## EXERCISE AIM
Within the records below, find the line with "Blaise Pascal Religious" and the line with "THE THORPE HAZELL", then reproduce exactly those two lines and all lines between them, without any picture.

## RECORD SET
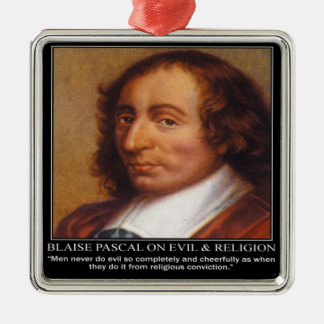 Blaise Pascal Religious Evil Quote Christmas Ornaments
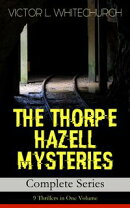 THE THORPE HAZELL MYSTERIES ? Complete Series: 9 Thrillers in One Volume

---

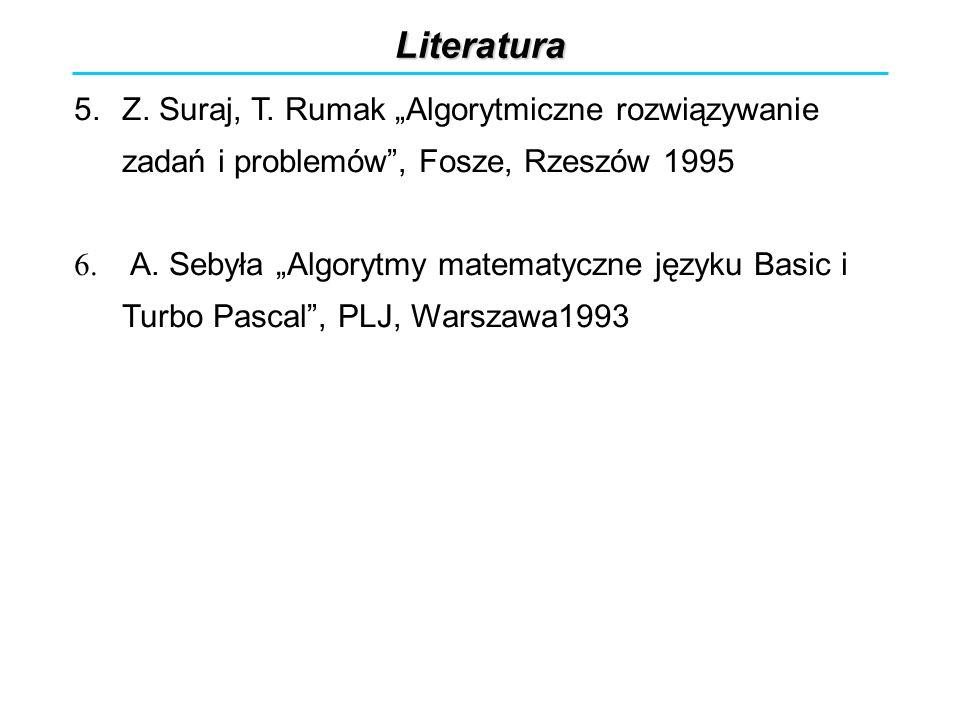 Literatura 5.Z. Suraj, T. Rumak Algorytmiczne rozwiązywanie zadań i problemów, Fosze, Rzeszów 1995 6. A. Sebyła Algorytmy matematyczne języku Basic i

## ANSWER TO THE EXERCISE
 Blaise Pascal Religious Evil Quote Christmas Ornaments
 THE THORPE HAZELL MYSTERIES ? Complete Series: 9 Thrillers in One Volume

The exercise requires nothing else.